As with Bowman proper, some elements of the CIP will be postponed. This, however, will make little functional difference. “The commander of the 12 Mechanized Brigade will not know the difference. These are refinements that will come from now on. What we are giving them now is a 90-percent solution to the CIP requirement, but nonetheless a very stable solution,” Johnson says.
Along with the technical challenges of radio frequency communications, the General Dynamics team has had problems outfitting the vehicles with the Bowman solution. Johnson admits, “We underestimated the difficulty, absolutely.” The delays have occurred for a number of reasons. First, more than 400 vehicle designs have had to be reviewed and endorsed. This has been further complicated by the fact that vehicles have, in many cases, been modified in the field and look different than expected. In addition, the British Army wanted Bowman to be installed in its Warrior IFV, an armored infantry fighting vehicle, and coordinated with the separate Battle Group Thermal Imaging program to provide a night-vision capability upgrade for IFVs.
With the core aspects of Bowman now set, General Dynamics is seeking to use the experience it has gleaned from working on the program to offer a similar solution outside the United Kingdom. “The challenge for us is to be able to tailor the system to customers’ needs and budgets. There are very few countries that can actually afford a Bowman,” Johnson says.
Many potential customers already have a number of component communications systems but lack an integrated solution. Bowman offers a “big bang solution” with a complete rollout of communications and battle management system functionality in one package—though progressively—to the land, littoral and air maneuver communities, Johnson says.

* _TASK STATEMENT_:
Copy out the Bowman article word for word, in full.

* _EXCERPTED DATA_:
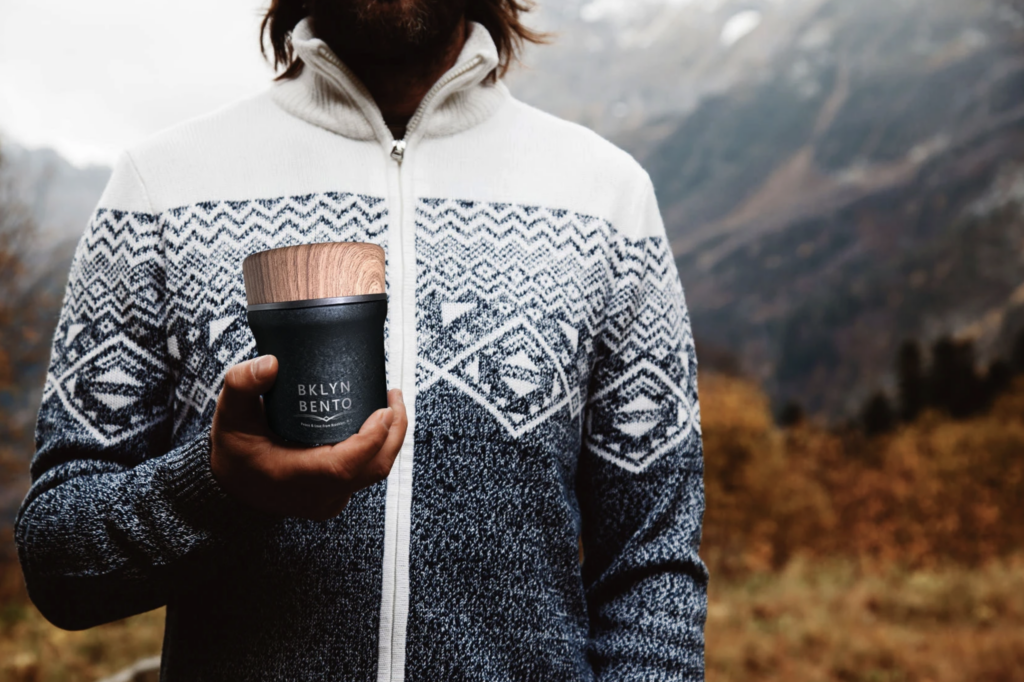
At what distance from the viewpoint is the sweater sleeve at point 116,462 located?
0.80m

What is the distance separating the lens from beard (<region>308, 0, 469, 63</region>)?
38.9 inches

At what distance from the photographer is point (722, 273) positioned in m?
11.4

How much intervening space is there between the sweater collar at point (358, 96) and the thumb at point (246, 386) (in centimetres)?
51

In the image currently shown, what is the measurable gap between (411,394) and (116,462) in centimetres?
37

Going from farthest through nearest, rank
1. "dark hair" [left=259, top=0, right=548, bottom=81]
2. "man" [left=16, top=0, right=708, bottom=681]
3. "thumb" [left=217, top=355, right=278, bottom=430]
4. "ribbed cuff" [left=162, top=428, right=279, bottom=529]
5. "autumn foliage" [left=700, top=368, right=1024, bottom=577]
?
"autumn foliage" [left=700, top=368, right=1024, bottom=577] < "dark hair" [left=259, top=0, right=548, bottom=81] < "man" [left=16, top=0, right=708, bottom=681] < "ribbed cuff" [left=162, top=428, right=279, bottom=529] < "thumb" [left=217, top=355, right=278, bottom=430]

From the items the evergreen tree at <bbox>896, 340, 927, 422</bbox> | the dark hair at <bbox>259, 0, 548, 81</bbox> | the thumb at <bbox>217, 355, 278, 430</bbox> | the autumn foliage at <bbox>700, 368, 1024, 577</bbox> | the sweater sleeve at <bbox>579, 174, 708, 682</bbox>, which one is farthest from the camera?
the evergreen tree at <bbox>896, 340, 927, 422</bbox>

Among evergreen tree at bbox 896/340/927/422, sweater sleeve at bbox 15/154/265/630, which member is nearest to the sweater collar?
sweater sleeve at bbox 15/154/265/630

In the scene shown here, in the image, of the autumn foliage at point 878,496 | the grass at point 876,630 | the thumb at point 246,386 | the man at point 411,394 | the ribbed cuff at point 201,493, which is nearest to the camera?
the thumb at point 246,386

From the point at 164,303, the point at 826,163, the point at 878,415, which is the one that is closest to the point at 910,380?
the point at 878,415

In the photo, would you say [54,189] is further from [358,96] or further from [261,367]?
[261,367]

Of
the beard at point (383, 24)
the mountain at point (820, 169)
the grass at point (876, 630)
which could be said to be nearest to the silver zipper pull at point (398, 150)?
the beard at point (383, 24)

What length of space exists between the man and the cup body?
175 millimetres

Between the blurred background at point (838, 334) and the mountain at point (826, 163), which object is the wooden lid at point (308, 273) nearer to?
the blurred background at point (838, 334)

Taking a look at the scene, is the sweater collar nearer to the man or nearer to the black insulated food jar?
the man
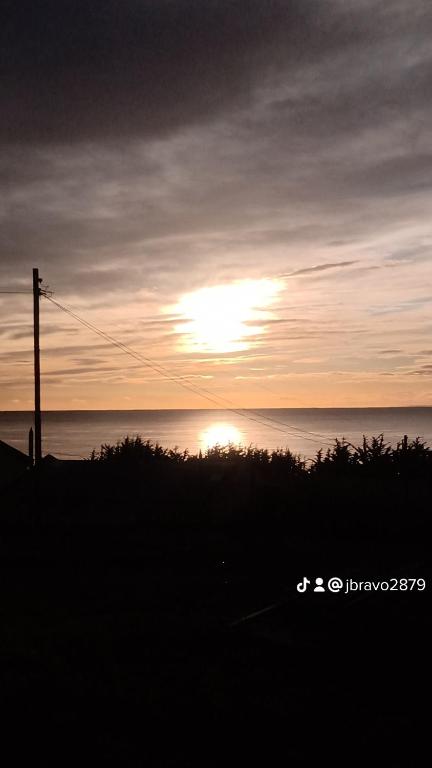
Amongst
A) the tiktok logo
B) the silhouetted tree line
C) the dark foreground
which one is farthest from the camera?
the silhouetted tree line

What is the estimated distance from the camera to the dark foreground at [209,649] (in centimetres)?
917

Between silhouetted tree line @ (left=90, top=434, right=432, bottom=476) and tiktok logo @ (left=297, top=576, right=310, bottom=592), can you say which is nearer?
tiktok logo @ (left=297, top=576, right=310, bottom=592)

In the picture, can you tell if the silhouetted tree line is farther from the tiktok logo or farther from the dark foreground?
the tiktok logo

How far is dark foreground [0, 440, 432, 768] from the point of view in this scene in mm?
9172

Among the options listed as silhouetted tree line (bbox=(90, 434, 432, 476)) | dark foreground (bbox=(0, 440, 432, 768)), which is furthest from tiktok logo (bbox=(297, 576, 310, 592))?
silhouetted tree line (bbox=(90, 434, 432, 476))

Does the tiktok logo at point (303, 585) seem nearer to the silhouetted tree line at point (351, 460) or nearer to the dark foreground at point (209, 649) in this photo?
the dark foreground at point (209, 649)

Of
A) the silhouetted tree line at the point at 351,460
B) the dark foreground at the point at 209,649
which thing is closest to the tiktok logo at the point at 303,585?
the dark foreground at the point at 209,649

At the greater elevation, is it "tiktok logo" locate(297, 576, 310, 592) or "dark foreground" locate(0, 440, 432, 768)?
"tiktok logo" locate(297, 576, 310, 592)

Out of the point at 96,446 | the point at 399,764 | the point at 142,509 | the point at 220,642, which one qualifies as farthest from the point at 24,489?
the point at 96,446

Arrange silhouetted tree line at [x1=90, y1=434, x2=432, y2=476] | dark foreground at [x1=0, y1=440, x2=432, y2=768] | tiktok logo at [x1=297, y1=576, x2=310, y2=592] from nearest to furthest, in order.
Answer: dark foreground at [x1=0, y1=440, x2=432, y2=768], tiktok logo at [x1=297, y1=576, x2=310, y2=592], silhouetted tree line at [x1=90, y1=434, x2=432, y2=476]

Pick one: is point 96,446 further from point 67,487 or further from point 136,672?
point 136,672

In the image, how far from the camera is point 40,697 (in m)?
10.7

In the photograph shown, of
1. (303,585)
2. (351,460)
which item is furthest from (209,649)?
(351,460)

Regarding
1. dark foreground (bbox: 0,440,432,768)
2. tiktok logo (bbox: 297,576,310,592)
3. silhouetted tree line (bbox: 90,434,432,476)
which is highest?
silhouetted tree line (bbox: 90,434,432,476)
* * *
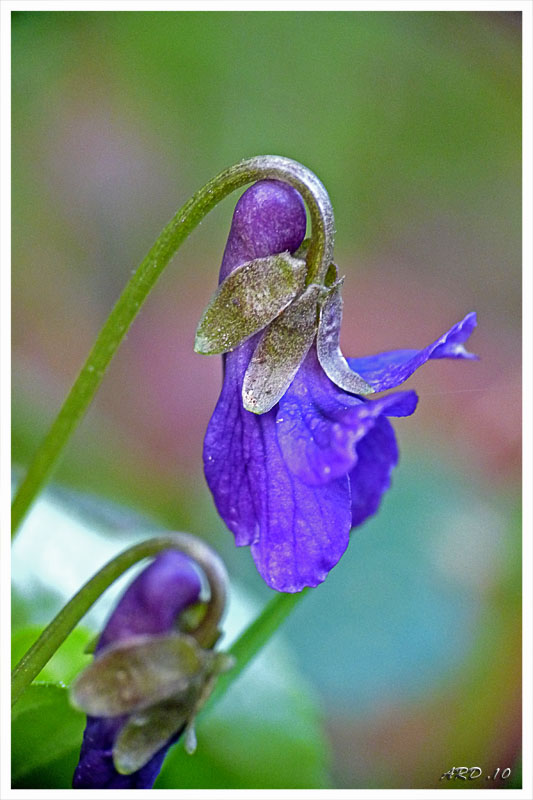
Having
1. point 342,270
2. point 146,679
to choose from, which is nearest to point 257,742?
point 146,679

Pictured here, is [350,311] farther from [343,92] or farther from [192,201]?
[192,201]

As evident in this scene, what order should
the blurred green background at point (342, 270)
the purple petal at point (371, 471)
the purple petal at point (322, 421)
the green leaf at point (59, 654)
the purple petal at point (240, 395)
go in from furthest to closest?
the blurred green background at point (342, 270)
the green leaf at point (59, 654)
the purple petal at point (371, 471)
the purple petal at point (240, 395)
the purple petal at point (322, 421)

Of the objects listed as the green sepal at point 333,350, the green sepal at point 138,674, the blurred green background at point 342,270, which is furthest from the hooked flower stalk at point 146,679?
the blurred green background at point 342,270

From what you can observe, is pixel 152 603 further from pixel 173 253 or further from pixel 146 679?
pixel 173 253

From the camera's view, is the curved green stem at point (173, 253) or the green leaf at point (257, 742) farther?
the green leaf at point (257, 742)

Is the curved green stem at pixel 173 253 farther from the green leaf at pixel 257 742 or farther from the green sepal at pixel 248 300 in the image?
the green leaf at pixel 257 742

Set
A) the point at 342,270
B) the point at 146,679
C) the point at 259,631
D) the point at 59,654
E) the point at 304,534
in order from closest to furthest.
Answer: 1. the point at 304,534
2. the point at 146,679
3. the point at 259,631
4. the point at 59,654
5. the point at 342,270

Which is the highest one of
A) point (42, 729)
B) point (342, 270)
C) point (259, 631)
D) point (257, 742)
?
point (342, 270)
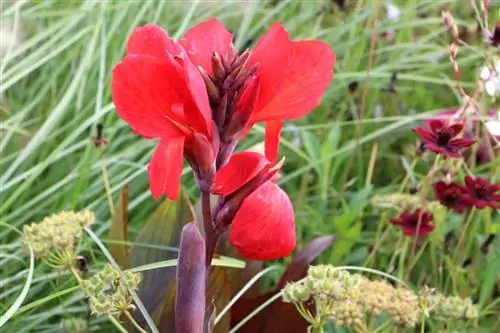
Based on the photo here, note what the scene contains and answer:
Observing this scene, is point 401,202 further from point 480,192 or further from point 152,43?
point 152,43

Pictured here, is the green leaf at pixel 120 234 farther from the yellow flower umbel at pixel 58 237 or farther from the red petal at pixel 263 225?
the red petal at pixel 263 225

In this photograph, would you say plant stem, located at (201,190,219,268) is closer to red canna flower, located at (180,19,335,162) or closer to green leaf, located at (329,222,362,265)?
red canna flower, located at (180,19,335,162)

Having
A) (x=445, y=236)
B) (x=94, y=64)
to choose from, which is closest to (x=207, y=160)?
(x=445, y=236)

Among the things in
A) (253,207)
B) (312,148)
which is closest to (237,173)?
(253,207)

* _EXERCISE RESPONSE_:
As with Bowman proper, some elements of the CIP will be postponed. This, however, will make little functional difference. “The commander of the 12 Mechanized Brigade will not know the difference. These are refinements that will come from now on. What we are giving them now is a 90-percent solution to the CIP requirement, but nonetheless a very stable solution,” Johnson says.
Along with the technical challenges of radio frequency communications, the General Dynamics team has had problems outfitting the vehicles with the Bowman solution. Johnson admits, “We underestimated the difficulty, absolutely.” The delays have occurred for a number of reasons. First, more than 400 vehicle designs have had to be reviewed and endorsed. This has been further complicated by the fact that vehicles have, in many cases, been modified in the field and look different than expected. In addition, the British Army wanted Bowman to be installed in its Warrior IFV, an armored infantry fighting vehicle, and coordinated with the separate Battle Group Thermal Imaging program to provide a night-vision capability upgrade for IFVs.
With the core aspects of Bowman now set, General Dynamics is seeking to use the experience it has gleaned from working on the program to offer a similar solution outside the United Kingdom. “The challenge for us is to be able to tailor the system to customers’ needs and budgets. There are very few countries that can actually afford a Bowman,” Johnson says.
Many potential customers already have a number of component communications systems but lack an integrated solution. Bowman offers a “big bang solution” with a complete rollout of communications and battle management system functionality in one package—though progressively—to the land, littoral and air maneuver communities, Johnson says.